→ Complete the following
• a. Why, according to the article on display types, must display devices be controlled by other external devices?
• b. Which displays does the article on display types name as the most commonly used with microcontrollers?
• c. Carry on the article on display types from the point where it stops.

-- begin Supplied text --

3 Different Types of Displays Available

Display devices are the output devices for presentation of information in text or image form. An output device is a thing that provides a way to show information to the outside world. For displaying the information in an appropriate manner these devices must be controlled by some other external devices. Controlling can be done by interfacing these displays with the controlling devices.

Microcontrollers are useful to the extent that they communicate with external devices, such as switches, keypads, displays, memory and even other microcontrollers. Many interfacing techniques have been developed to solve the complex problems for communicating with displays.

Some displays can show digits and alphanumeric characters only. Some displays can show images and all type of characters. Most commonly used displays along with microcontrollers are LEDs, LCD, GLCD, and 7-segment displays

Let us view details about each type of Displays Available

Display Using LED:

Light emitting diode (LED) is the most commonly used device for displaying the status of microcontroller pins. These display devices are commonly used for the indication of alarms, inputs and timers. There are two ways by we can connect LEDs to microcontroller unit. Those two ways are active high logic and active low logic. Active high logic means LED will be ON when port pin is 1 and LED will be OFF when pin is 0. Active high means LED will be OFF when port pin is 1 and LED will be ON when port pin is 0.

Active low LED connection with microcontroller pin
Active low LED connection with microcontroller pin

7-Segment LED Display:

7-Segment LED display can be used for displaying digits and few characters. A seven segment display consists of 7 LEDs arranged in the form of Square ‘8’ and a single LED as dot character. Different characters can be displayed by selecting the required LED segments. A 7 seven segment display is an electronic display, which displays 0-9 digital information. They are available in common cathode mode and common anode mode. There are state lines in LED, anode is given to positive terminal and cathode is given to negative terminal then LED will glow.

-- end Supplied text --
-- begin Items --

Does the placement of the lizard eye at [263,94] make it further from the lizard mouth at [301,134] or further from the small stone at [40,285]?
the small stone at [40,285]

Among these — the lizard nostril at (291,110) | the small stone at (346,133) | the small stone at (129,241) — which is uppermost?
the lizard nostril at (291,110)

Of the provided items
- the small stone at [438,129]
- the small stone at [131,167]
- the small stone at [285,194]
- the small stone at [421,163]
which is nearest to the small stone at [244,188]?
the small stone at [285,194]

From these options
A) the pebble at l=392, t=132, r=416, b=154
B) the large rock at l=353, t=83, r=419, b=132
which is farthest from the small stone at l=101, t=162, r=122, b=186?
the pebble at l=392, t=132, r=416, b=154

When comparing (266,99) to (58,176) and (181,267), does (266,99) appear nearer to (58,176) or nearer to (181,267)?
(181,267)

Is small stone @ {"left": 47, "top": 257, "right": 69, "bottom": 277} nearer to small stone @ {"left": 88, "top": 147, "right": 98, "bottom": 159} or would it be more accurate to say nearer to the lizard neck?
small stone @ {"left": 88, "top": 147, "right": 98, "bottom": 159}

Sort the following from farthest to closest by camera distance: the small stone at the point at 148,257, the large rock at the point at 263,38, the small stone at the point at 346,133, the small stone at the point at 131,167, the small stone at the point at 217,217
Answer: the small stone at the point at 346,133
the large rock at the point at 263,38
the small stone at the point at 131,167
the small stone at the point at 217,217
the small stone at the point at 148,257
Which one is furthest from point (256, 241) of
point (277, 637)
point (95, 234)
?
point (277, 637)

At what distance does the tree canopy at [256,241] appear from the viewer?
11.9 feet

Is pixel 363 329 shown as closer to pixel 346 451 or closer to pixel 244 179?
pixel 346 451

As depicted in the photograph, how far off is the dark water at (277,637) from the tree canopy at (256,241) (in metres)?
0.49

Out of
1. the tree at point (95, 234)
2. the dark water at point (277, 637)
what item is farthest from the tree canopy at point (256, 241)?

-- end Items --

→ Answers to each task
• a. They must be controlled so that they display information in an appropriate manner. This control is done by interfacing the displays with the controlling devices.

• b. LEDs, LCD, GLCD, and 7-segment displays.

• c.
In common cathode, the negative terminals of all LEDs are connected to the common pins to ground and a particular LED glows when its corresponding pin is given high. The cathodes of all LEDs are connected together to a single terminal and the anodes of all LEDs are left alone.

In common anode arrangement, the common pin is given a high logic and the LED pins are given low to display a number. In common anode, all the anodes are connected together and all the cathodes are left alone. Thus when we gives first signal is high or 1 then only there is a lean in display if not there is no lean in display.

LED pattern for displaying digits using 7-segment display
LED pattern for displaying digits using 7-segment display


Interfacing of 7-segment display with 8051 microcontroller
Interfacing of 7-segment display with 8051 microcontroller

Dot Matrix LED Display:

Dot matrix LED display contains the group of LEDs as a two dimensional array. They can display different types of characters or a group of characters. Dot matrix display is manufactured in various dimensions. Arrangement of LEDs in the matrix pattern is made in either of the two ways: Row anode-column cathode or Row cathode-column anode. By using this dot matrix display we can reduce the number of pins required for controlling all the LEDs.

A dot matrix is a two dimensional array of dots used to represent characters, symbols and messages. Dot matrix is used in displays. It is a display device used to display information on many devices like machines, clocks, railway departure indicators etc.

An LED dot matrix consists of an array of LED’s which are connected such that the anode of each LED are connected together in the same column and the cathode of each LED are connected together in the same row or vice versa. An LED dot matrix display can also come with multiple LEDs of varying colors behind each dot in the matrix like red, green, blue etc.

Here each dot represents circular lenses in front of LEDs. This is done to minimize the number of pins required to drive them. For example an 8X8 matrix of LEDs would need 64 I/O pins, one for each LED pixel. By connecting all the anodes of LEDs together in a column and all the cathodes together in row, the required number of input and output pins reduced to 16. Each LED will be addressed by its row and column number.

Diagram of 8X8 LED Matrix using 16 I/O pins

Diagram of 8X8 LED Matrix using 16 I/O pins
Diagram of 8X8 LED Matrix using 16 I/O pins

Controlling the LED Matrix:

Since all the LEDs in a matrix share their positive and negative terminals in each row and column, it is not possible controlling of each LED at the same time. The matrix controlled through each row very quickly by triggering the correct column pins to light the desired LED’s for that particular row. If the switching done with a fixed rate, humans can’t see the displaying message, because human eye can’t detect the images with in the milliseconds of time. Thus the displaying of a message on LED matrix must be controlled, with the rows being scanned sequentially at a rate greater than 40 MHz while sending out the column data at the exact same rate. This kind of controlling can be done my interfacing the LED matrix display with the microcontroller.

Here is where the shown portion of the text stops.